Could you please elaborate on the fertilizer production issues? And how much tonnage do you expect to lose in the coming quarters?

L
Leon Binedell
President, CEO & Director

Thanks, Gordon, for your question. The impact on the second half of the year from fertilizer sales is still somewhat unclear in terms of the total volumes that we might be able to sell. But we've assumed fairly low value or low volumes of sales for the back half of the year. So not really a material credit to NDCC at all.

G
Gordon Lawson
Paradigm Capital

Okay. And the second question relates to the swaps. So cobalt prices where they are, can you just clarify that it will, in fact, not affect the structure of the slot payment as it relates to the cash dividend?

L
Leon Binedell
President, CEO & Director

At this stage, we don't anticipate that there will be any negative impact to the Cobalt Swap. The Cobalt Swap agreement is tied to both volume but also minimum cash value associated with those. And so we anticipate that in a lower price environment, we will have cash top of dividends as we did this year.
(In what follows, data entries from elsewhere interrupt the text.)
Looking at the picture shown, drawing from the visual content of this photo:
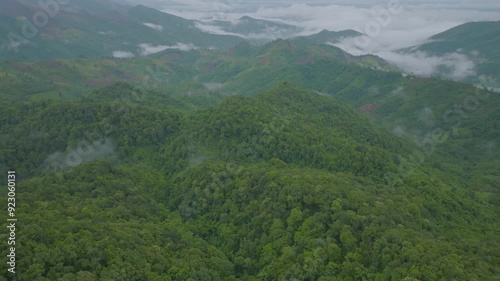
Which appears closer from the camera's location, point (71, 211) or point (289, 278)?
point (289, 278)

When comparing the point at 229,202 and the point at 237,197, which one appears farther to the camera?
the point at 229,202

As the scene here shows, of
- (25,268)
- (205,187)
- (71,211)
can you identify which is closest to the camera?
(25,268)

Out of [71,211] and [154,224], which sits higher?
[71,211]

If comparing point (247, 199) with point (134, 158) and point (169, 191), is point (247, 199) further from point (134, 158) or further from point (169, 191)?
point (134, 158)

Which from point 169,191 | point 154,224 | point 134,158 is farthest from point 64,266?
point 134,158

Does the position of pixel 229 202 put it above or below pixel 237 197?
below

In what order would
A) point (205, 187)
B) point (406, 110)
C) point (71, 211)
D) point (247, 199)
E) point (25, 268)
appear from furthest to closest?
1. point (406, 110)
2. point (205, 187)
3. point (247, 199)
4. point (71, 211)
5. point (25, 268)

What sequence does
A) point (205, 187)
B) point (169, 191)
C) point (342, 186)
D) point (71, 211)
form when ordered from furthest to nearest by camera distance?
point (169, 191) → point (205, 187) → point (342, 186) → point (71, 211)

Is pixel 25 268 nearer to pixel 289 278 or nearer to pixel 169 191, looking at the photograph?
pixel 289 278

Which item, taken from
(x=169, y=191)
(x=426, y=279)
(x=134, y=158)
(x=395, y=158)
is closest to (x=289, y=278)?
(x=426, y=279)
Given the current expected commodity prices and long-term operating parameters, we expect to receive a Cobalt Swap in each of the remaining four years.

Operator

Your next question comes from Tony Robson at Global Mining Research.

T
Tony Robson
Global Mining Research

Just following up on that cobalt issue, it looks like Chinese capital and know-how is now entering the HPAL space in Indonesia with slurry. Do you -- are you worried about the cobalt prices, in say, a two, three-year outlook as Indonesia ramps up their cobalt production? Or do you see that lithium ion battery demand for cobalt will mark up the expected Indonesian increase?

L
Leon Binedell
President, CEO & Director

Thanks, Tony, for the question. Yes, we certainly have seen an increase in cobalt production from the HPAL facilities in Indonesia backed by Chinese investment. Just for context, those are significantly lower volumes on a per operation basis than what we see coming out of the DRC still. The DRC copper operations still drive over 70% of current global cobalt supply. So whilst it's incremental supply, it's not nearly to the same magnitude. We do see that the ongoing electric vehicle adoption and consumer using lithium-ion batteries will eventually mop up all that added capacity in supply. There will be some price pressure in the near term and some volatility as this unfolds as none of these facilities come on smoothly. They come in fits and starts as well as the consumption in electric vehicles as new gigafactories are being built and the cobalt consumed. But in the mid to long term, we do see that we're getting into a position of a supply shortfall again.

Operator

Mark, please proceed with any closing remarks.

M
Mark Preston
Investor Relations

That's all the callers we have, then I'd like to thank everybody for joining us today, and we'll talk to you next quarter. Thank you.

Operator

Ladies and gentlemen, this does conclude your conference call for this morning. We would like to thank you all for participating and ask you to please disconnect your lines.